Document segment:

+ + + + +

At the same time, the reporters admired Apple. (The class goat happens to be a genius at Math and becomes popular at exam time). He knew more about the fine, mundane details of national party politics than almost anyone in the business. “During the primaries,” said Jim Doyle, “Johnny did it best. Johnny became a source for many, many guys who weren’t getting around as much as he was. He became a source for me.”
Not only did other reporters read Apple’s articles for unique information, they also looked to him for guidance whenever they had to cover a story where there were no handouts, no speeches, and no easy answers. Such a situation arose in late January, when the Democratic precincts of Iowa held caucuses to vote for delegates to the Convention. The Iowa precinct caucuses were the first test of Muskie’s strength, and thirty or forty reporters—national political reporters, campaign reporters, and men from small papers—descended on Des Moines to report and interpret the results. When they crowded into the tiny, steamy Democratic headquarters on the night of January 24 to hear a local Democratic official announce the hour-by-hour returns, none of them could make much sense of the figures. Except for Apple.
A McGovern worker who was present recalled the scene. It was the first time he had ever seen the national press in operation. “It really amazed me,” he said, “because what happened was that Johnny Apple of The New York Times sat in a corner and everyone peered over his shoulder to find out what he was writing. The AP guy was looking over one shoulder, the UPI guy over the other and CBS, NBC, ABC and the Baltimore Sun were all crowding in behind. See, it wasn’t like a primary. No one knew how to interpret these figures, nobody knew what was good and what was bad, so they were all taking it off Apple. He would sit down and write a lead, and they would go write leads. Then he’d change his lead when more results came in, and they’d all change theirs accordingly. When he wanted quiet to hear the guy announce the latest returns, he’d shout for quiet and they’d all shut up. Finally, at midnight, the guy announced that Muskie had 32 percent and McGovern had 26 percent, and Apple sat down to write his final story. He called it something like ‘a surprisingly strong showing for George McGovern.’ Everyone peered over his shoulder again and picked it up. It was on the front page of every major newspaper the next day.”

+ + + + +

Aim:
Rewrite everything from "Not only did" down to "Except for Apple." in the passage about Johnny Apple and the press, changing "Des Moines" to "Cedar Rapids". The lines that follow have nothing to do with the text.

+ + + + +

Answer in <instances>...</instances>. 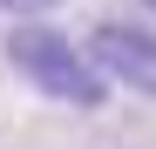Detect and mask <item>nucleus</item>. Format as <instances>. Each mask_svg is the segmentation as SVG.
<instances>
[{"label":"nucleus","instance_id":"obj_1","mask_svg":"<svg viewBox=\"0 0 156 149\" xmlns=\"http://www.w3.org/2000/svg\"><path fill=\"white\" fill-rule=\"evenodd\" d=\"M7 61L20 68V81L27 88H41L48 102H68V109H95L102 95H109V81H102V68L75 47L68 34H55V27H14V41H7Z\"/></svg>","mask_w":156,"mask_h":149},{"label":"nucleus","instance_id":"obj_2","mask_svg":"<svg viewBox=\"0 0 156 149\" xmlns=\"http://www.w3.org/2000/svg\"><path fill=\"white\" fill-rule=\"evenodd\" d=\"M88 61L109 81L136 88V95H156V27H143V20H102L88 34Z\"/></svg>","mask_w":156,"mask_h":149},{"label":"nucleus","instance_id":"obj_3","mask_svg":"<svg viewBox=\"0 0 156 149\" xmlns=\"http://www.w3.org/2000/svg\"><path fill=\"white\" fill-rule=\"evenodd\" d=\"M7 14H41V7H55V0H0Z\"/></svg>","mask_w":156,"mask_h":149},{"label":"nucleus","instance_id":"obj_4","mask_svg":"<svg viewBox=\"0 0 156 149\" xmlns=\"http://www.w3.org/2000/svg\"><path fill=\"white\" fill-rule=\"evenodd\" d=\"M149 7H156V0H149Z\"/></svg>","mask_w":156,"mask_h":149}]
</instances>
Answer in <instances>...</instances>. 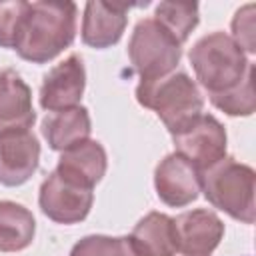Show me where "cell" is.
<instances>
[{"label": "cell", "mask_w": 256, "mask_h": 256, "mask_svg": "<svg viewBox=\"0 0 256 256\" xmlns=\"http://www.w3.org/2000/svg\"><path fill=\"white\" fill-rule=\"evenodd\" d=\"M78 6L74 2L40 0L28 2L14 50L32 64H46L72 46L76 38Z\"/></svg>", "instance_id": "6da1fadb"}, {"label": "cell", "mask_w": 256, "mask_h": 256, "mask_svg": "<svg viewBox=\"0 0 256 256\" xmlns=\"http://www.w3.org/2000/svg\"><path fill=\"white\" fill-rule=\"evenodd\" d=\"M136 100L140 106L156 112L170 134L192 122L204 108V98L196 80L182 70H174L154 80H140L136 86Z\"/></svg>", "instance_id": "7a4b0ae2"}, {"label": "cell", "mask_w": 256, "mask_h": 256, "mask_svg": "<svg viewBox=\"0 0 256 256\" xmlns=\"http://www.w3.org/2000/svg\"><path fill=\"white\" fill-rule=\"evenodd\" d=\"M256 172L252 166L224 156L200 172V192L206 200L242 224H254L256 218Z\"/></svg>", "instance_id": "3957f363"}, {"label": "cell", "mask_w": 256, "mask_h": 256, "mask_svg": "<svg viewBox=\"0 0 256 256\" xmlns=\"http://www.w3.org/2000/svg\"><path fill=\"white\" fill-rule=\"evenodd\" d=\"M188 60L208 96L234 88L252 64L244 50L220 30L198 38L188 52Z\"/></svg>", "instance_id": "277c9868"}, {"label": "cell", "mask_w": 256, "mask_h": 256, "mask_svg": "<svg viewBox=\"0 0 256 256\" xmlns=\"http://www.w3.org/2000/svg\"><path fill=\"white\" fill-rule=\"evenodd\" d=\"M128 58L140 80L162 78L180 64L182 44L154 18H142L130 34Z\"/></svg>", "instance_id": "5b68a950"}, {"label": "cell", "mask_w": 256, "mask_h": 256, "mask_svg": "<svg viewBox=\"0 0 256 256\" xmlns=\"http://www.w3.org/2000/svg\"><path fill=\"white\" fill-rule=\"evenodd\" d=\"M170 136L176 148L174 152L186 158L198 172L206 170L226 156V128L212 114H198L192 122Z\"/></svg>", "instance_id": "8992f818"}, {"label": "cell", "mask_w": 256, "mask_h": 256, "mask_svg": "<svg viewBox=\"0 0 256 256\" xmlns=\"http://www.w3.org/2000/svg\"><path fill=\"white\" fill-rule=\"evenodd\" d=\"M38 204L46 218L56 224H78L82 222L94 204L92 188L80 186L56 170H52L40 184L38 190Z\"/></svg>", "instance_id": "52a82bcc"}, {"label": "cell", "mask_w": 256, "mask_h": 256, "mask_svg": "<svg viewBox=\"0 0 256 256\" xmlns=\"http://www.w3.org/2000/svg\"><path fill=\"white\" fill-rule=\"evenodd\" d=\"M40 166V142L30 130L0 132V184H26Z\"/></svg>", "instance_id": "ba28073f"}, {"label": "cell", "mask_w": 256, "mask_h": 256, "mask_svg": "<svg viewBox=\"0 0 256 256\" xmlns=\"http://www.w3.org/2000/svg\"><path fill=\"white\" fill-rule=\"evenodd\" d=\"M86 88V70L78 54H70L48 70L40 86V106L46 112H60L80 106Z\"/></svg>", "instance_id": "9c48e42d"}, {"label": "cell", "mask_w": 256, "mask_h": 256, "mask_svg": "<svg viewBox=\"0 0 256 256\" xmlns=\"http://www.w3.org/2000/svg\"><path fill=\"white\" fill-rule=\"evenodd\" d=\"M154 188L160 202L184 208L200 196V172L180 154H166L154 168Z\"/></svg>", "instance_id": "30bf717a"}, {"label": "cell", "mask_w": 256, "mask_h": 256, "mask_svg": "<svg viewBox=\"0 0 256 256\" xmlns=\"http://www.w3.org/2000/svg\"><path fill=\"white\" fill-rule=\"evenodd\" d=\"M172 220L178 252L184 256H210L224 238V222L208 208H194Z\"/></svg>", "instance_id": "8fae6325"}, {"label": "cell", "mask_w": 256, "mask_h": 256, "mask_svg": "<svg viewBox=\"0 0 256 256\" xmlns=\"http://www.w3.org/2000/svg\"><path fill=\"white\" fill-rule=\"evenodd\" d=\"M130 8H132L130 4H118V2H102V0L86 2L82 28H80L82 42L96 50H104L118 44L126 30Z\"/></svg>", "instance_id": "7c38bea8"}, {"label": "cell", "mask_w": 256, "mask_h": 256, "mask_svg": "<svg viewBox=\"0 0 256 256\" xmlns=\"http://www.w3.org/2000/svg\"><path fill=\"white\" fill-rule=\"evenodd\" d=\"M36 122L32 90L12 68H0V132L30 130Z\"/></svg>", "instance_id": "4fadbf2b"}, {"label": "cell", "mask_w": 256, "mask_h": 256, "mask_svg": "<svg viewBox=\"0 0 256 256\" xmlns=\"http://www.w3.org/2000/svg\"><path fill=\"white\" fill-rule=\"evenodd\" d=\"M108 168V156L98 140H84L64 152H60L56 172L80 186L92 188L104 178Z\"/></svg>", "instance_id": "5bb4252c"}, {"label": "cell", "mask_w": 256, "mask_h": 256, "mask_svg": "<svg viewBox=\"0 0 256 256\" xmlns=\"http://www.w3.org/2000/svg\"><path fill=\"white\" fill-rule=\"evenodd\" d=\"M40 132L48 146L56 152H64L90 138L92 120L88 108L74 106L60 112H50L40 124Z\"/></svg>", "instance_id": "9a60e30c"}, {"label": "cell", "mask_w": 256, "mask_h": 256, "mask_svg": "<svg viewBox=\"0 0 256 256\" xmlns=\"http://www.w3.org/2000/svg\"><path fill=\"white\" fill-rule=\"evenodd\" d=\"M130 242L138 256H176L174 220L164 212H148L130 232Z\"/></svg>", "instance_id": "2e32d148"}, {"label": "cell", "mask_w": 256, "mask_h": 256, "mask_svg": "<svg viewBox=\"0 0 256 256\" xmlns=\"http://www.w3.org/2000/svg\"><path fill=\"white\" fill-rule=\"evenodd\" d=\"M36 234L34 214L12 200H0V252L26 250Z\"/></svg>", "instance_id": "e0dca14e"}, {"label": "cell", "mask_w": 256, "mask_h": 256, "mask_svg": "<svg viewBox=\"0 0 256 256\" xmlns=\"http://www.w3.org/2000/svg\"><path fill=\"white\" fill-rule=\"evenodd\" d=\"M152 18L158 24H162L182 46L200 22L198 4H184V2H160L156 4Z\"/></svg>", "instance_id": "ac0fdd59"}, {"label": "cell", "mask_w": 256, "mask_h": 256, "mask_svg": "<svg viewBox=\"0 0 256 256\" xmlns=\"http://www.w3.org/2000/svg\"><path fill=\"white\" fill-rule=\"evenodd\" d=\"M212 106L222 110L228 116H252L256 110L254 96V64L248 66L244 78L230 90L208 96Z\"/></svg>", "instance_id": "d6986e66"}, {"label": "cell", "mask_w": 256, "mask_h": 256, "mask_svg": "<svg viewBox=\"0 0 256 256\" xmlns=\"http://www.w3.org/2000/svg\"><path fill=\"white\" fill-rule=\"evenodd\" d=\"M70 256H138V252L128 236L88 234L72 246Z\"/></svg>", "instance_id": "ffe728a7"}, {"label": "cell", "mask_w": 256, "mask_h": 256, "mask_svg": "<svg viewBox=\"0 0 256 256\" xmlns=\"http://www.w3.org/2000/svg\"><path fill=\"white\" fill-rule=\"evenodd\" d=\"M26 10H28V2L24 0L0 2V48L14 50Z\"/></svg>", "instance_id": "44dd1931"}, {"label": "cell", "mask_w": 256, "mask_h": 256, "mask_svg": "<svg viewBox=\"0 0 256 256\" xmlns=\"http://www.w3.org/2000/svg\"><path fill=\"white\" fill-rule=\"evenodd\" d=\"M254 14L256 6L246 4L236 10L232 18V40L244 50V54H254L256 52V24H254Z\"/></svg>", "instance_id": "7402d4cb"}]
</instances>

+ + + + +

Right answer:
Not only did other reporters read Apple’s articles for unique information, they also looked to him for guidance whenever they had to cover a story where there were no handouts, no speeches, and no easy answers. Such a situation arose in late January, when the Democratic precincts of Iowa held caucuses to vote for delegates to the Convention. The Iowa precinct caucuses were the first test of Muskie’s strength, and thirty or forty reporters—national political reporters, campaign reporters, and men from small papers—descended on Cedar Rapids to report and interpret the results. When they crowded into the tiny, steamy Democratic headquarters on the night of January 24 to hear a local Democratic official announce the hour-by-hour returns, none of them could make much sense of the figures. Except for Apple.